Transition écologique : les bons points et les sujets qui fâchent

Transition écologique : les bons points et les sujets qui fâchent

Publié le 02/10/2017

PLF 2018

Le volet transition écologique du projet de loi de finances (PLF) 2018 a suscité des réactions contrastées de la part des différents acteurs concernés mais certaines mesures ont particulièrement irrité comme le recentrage du crédit d’impôt transition énergétique (CITE) et la suppression de la prime pour l'achat d'un vélo à assistance électrique.
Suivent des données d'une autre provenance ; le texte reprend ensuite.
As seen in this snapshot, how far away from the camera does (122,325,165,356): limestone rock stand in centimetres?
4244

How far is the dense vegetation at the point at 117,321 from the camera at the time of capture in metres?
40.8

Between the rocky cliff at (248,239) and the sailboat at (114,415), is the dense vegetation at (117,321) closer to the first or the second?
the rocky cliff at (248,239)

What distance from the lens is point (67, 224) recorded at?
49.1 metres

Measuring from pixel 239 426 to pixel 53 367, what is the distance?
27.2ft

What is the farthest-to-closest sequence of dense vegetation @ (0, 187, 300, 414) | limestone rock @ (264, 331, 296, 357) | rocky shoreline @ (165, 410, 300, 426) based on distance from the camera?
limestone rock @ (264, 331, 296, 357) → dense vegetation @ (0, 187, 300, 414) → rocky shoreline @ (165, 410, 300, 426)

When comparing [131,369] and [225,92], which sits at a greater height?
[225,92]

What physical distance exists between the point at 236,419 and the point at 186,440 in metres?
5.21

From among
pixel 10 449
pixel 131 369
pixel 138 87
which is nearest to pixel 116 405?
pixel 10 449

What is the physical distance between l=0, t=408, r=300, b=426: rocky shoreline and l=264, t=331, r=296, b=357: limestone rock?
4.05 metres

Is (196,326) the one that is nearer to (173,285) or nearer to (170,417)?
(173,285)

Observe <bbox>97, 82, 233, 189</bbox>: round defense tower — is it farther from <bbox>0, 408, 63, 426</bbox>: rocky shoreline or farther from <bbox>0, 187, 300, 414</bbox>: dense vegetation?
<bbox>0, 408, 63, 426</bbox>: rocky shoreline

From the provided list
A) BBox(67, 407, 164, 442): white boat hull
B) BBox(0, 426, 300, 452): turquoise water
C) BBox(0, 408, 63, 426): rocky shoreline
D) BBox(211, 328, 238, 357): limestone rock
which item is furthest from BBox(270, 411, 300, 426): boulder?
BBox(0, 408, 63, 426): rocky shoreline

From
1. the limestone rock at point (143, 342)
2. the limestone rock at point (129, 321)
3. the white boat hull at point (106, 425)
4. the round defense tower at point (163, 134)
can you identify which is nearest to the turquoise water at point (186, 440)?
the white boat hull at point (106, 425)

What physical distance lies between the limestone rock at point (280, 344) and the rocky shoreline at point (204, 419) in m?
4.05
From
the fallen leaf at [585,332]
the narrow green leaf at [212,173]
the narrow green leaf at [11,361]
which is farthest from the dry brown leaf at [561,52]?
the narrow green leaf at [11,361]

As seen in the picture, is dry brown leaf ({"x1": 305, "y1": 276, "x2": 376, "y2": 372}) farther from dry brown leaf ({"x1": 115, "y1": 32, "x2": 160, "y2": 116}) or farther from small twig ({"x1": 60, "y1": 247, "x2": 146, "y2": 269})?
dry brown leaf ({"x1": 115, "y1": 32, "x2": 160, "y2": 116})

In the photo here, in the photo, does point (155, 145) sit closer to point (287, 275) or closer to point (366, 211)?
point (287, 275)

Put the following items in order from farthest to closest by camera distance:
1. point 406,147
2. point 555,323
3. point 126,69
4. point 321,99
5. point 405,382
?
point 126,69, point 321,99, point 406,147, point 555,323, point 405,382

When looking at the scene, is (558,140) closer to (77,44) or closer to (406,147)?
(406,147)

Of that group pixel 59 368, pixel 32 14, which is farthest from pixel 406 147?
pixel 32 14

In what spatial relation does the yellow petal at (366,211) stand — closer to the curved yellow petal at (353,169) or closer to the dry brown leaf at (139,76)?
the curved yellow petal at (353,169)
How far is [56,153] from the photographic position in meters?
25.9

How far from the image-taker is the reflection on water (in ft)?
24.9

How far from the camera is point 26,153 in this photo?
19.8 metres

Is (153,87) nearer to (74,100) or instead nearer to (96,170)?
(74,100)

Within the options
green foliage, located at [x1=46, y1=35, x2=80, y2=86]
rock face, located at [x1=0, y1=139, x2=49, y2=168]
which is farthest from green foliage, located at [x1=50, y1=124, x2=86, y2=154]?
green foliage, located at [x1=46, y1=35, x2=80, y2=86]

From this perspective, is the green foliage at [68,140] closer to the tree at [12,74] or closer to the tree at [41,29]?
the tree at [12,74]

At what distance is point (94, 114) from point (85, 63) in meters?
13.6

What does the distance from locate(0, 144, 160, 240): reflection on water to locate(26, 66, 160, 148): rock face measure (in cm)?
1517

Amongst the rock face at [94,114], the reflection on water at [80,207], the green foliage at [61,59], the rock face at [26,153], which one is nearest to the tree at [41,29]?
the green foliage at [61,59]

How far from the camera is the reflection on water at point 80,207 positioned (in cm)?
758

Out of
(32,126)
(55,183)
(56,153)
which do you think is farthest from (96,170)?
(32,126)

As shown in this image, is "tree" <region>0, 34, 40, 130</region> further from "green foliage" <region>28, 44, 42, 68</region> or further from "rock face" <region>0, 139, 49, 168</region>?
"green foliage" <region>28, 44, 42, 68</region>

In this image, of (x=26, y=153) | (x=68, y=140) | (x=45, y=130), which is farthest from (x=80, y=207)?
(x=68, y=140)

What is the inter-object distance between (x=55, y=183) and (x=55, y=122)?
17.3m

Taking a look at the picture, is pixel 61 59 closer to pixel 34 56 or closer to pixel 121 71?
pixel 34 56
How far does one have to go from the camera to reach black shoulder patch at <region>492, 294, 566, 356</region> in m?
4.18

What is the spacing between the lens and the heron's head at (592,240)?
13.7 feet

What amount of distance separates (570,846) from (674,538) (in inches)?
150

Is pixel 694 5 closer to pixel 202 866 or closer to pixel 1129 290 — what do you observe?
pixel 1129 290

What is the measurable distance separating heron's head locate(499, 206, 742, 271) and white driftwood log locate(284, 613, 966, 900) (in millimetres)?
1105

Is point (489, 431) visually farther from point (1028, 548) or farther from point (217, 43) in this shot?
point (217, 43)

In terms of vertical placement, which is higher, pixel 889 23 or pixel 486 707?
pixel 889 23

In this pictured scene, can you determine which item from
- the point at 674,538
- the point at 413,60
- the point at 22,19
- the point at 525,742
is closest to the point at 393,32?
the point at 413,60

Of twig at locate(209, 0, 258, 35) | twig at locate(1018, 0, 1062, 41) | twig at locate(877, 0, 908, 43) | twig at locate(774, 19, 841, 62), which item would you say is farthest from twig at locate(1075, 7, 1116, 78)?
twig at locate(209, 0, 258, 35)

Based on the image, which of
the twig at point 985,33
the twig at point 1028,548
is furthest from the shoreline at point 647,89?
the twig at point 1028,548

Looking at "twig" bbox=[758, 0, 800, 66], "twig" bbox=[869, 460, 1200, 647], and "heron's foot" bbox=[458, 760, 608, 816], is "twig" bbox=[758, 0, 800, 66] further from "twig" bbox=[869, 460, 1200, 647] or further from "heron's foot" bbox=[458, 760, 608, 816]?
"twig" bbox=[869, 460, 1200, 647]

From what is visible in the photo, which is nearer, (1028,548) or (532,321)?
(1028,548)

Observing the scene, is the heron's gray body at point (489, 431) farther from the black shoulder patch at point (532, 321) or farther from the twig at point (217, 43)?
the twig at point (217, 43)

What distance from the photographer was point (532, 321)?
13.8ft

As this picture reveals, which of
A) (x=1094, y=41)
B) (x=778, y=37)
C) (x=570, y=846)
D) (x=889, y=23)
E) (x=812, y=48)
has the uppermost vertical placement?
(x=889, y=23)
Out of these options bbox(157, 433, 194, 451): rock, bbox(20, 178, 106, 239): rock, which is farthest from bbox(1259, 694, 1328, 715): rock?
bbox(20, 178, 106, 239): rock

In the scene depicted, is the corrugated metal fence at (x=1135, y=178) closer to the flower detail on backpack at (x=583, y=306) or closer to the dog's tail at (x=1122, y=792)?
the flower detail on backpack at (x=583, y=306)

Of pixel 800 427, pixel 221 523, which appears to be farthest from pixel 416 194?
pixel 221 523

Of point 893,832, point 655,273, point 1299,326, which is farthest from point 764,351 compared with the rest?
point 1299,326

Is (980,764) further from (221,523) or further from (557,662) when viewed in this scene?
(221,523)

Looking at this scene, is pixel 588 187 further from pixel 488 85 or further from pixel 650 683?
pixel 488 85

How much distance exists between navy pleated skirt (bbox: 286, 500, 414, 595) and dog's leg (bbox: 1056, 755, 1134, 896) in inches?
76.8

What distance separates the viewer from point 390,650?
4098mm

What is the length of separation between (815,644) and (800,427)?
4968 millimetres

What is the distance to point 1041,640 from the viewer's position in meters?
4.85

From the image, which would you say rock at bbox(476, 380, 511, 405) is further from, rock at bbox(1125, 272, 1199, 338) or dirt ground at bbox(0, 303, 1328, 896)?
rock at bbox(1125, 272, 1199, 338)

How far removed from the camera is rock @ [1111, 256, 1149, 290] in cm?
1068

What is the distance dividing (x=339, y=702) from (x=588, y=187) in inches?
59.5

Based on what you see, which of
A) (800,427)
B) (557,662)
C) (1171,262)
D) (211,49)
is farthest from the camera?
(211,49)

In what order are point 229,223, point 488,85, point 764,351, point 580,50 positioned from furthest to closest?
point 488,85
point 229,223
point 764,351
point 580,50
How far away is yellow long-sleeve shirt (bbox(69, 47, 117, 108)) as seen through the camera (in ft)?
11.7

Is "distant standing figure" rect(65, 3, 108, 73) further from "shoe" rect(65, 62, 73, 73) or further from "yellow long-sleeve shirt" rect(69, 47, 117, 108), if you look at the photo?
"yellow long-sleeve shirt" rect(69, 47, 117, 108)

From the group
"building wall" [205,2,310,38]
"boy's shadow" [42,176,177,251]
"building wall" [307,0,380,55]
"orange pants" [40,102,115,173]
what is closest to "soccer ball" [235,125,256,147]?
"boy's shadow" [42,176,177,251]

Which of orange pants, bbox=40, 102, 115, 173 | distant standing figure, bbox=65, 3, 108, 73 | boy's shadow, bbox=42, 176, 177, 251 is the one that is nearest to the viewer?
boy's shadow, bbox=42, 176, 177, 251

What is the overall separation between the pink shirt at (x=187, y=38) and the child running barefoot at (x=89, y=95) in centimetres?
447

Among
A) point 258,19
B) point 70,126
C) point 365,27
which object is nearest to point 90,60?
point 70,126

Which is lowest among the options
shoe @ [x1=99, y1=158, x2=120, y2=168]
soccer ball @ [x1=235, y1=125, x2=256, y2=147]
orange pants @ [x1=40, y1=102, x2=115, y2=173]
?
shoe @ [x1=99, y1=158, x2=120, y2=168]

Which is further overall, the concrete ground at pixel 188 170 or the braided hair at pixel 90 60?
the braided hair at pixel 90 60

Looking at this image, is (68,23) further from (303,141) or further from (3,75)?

Comme on pouvait s’y attendre, le volet transition écologique du projet de loi de finances (PLF) 2018 a été diversement accueilli par les différents acteurs concernés. La hausse de la fiscalité carbone et de celle sur le diesel ont été particulièrement appréciées par les ONG environnementales. La Fondation pour la nature et l’homme (FNH), créée par l’actuel ministre de la Transition écologique Nicolas Hulot, s’est félicité des "avancées" obtenues en matière de fiscalité écologique tout en encourageant le gouvernement "à poursuivre rapidement ses efforts pour que, d’ici la fin du quinquennat au plus tard, l’Etat français ait un budget 100% compatible avec l’accord de Paris sur le climat". La FNH estime en outre qu’il reste "des efforts à accomplir pour renforcer les dispositifs de solidarité et de lutte contre la précarité, en particulier sur les sujets des déplacements ou de la rénovation énergétique".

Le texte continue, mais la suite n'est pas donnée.